1. Zeittakt-Klausel
Das LG Karlsruhe ist, soweit ersichtlich, das erste Gericht, dass sich nach der viel beachteten und lang erwarteten Entscheidung des BGH (Urt. v. 13.2.2020 – IX ZR 140/19, AGS 2020, 161 m. Anm. Schons) erneut mit der Zulässigkeit einer Zeittaktklausel bei Zeithonorarvereinbarungen befasst. Der BGH hatte mit umfassender Begründung entschieden, dass die formularmäßige Vereinbarung eines Zeithonorars, welche den Rechtsanwalt berechtigt, für angefangene 15 Minuten jeweils ein Viertel des Stundensatzes zu berechnen, den Mandanten jedenfalls im Rechtsverkehr mit Verbrauchern entgegen den Geboten von Treu und Glauben unangemessen benachteilige. Allerdings hatte er auch festgestellt, dass es durchaus gute Gründe für eine Abrechnung nach Zeittakten gebe. Offen geblieben ist jedoch, welche Anforderungen dabei gelten und welcher Zeittakt noch zulässig wäre. Das LG Karlsruhe hat nun einen 5-Minuten-Zeittakt als unproblematisch angesehen.
Eine gewisse Unsicherheit bleibt aber. Auch wenn bereits in der früheren Rspr. und gleichermaßen in der Lit. ein entsprechend kurzer Zeittakt von 5 oder 6 Minuten als unproblematisch angesehen wird, eine höchstrichterliche Entscheidung steht noch aus. Der sicherste Weg ist daher nach wie vor die minutengenaue Abrechnung.
2. Reisezeit
Wird keine konkrete eindeutige Regelung zur Vergütung der Reisezeit getroffen, droht dem Rechtsanwalt die Gefahr, leer auszugehen. Dies gilt selbstverständlich nur dann, sofern die Reisezeit nicht tatsächlich zur Mandatsbearbeitung genutzt wird. Nach dem RVG kann Reisezeit ausschließlich im Rahmen der Auslagen über das Tage- und Abwesenheitsgeld nach Nr. 7005 VV abgegolten werden. Das LG hat deutlich gemacht, dass die Reisezeit ohne explizite Regelung nicht einfach wie anwaltliche Tätigkeit abgerechnet werden kann. Soll daher auch eine Berücksichtigung von Reisezeiten erfolgen, muss die Honorarvereinbarung diesbezüglich eine ausdrückliche und eindeutige Regelung vorsehen. Denkbar ist hier die Vereinbarung eines gesonderten Stundensatzes oder die Abrechnung einer Pauschale entsprechend Nr. 7005 VV.
* * * * * * * * *
## AUFGABEN
1: Welchen Zeittakt hat das LG Karlsruhe laut dem Text zur Honorarvereinbarung als unproblematisch angesehen?
2: Führen Sie den Text zur Honorarvereinbarung im Anschluss an seinen letzten Satz fort.

## QUELLDATEN
* * * * * * * * *
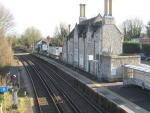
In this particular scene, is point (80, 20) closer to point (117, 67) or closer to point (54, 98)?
point (117, 67)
* * * * * * * * *
## LÖSUNGEN
1: Einen 5-Minuten-Zeittakt.

2:
3. Konkrete Darlegung des Zeitaufwands
Der Rechtsanwalt ist für den Umfang der abrechenbaren Tätigkeit darlegungs- und beweisbelastet. Leider wird dem in der Praxis oft zu wenig Aufmerksamkeit geschenkt. Werden die abgerechneten Stunden nicht hinreichend dargelegt oder sind im Umfang nicht plausibel, zögern die Gerichte nicht, eine strenge Kürzung vorzunehmen und die Angemessenheit von Bearbeitungszeiten selbst einzuschätzen.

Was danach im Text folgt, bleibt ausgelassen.